Now here is just another pipeline that you can see with zonal rates. This is a pipeline company called Enable, and as you can see, they're all over Oklahoma and over Arkansas and parts of Louisiana. The reason I want to use them is because here is essentially their storage rates, so we can talk about storage. It's set up fairly similarly.
You can see here FSS, or Firm Storage Service, the Deliverability Fee. That's actually similar to the Firm Reservation Fee on a pipeline. You have to pay this to guarantee that, in fact, the gas can get to and from the facility when you need it. The Capacity Fee itself, this is the charge on the total capacity that you are asking to be reserved in their storage facility.
So, let's just say you want a bcf of space in their storage facility. They're going to charge you this 2.3 cents per month for that, and then the actual monthly storage fee is going to be about a penny and a half. And then, you see, they also have an INTERRUPTIBLE Storage Service as well.

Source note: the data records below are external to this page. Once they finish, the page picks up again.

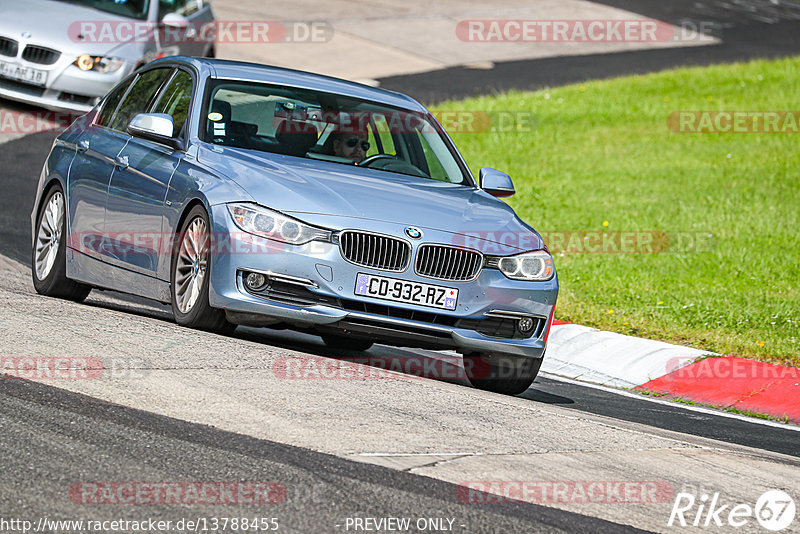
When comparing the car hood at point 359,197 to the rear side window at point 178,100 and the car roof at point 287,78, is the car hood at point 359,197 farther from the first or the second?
the car roof at point 287,78

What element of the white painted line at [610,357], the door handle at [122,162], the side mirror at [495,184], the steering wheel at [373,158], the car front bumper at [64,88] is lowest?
the white painted line at [610,357]

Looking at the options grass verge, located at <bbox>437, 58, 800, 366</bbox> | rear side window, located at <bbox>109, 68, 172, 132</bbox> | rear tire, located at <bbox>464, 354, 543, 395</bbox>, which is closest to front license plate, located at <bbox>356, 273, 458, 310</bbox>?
rear tire, located at <bbox>464, 354, 543, 395</bbox>

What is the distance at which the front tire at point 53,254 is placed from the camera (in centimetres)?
901

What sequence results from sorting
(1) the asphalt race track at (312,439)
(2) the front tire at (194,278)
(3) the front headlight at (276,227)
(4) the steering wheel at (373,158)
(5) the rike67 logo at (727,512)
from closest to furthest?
(1) the asphalt race track at (312,439)
(5) the rike67 logo at (727,512)
(3) the front headlight at (276,227)
(2) the front tire at (194,278)
(4) the steering wheel at (373,158)

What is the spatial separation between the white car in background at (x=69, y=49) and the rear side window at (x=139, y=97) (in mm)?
5997

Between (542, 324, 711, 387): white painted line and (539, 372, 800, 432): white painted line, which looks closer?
(539, 372, 800, 432): white painted line

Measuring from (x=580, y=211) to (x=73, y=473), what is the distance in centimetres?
1162

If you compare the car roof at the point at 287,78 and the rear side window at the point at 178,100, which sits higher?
the car roof at the point at 287,78

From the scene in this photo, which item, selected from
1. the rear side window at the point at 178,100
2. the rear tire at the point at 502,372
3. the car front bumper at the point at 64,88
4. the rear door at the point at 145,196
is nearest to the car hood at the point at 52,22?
the car front bumper at the point at 64,88

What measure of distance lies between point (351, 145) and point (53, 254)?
2.30 metres

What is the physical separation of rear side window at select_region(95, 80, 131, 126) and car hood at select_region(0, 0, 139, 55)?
6.08 meters

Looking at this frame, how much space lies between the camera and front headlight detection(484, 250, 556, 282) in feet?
24.4

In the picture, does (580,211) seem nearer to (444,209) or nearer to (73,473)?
(444,209)

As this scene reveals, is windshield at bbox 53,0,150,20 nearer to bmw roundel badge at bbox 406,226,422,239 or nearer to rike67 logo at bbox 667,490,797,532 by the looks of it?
bmw roundel badge at bbox 406,226,422,239
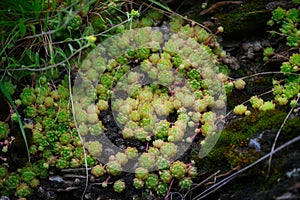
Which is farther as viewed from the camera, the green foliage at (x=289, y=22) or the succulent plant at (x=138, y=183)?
the green foliage at (x=289, y=22)

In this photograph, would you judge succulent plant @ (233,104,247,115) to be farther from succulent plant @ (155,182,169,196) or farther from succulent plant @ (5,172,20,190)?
succulent plant @ (5,172,20,190)

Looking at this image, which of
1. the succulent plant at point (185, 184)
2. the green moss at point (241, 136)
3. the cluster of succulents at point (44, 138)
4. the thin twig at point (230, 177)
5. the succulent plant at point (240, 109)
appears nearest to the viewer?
the thin twig at point (230, 177)

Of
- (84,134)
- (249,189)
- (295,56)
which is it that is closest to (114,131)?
(84,134)

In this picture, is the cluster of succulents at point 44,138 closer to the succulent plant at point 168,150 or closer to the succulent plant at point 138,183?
the succulent plant at point 138,183

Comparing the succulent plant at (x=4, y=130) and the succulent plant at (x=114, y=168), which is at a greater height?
the succulent plant at (x=4, y=130)

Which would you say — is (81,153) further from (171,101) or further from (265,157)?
(265,157)

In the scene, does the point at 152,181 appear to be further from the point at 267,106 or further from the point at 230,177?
the point at 267,106

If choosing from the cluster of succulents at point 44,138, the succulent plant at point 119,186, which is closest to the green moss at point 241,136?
the succulent plant at point 119,186

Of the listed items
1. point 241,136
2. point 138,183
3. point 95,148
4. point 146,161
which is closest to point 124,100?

So, this basically covers the transportation rates and storage rates, which, again, are part of the value chain, and we have to take those into consideration when we are actually transacting natural gas deals, either with the producer or with an end user. So, we know either what charges to add up from the wellhead forward to charge the end user, or if we have a price from the end user, all the costs to deduct going back to where then we have what we would call a netback price at the wellhead.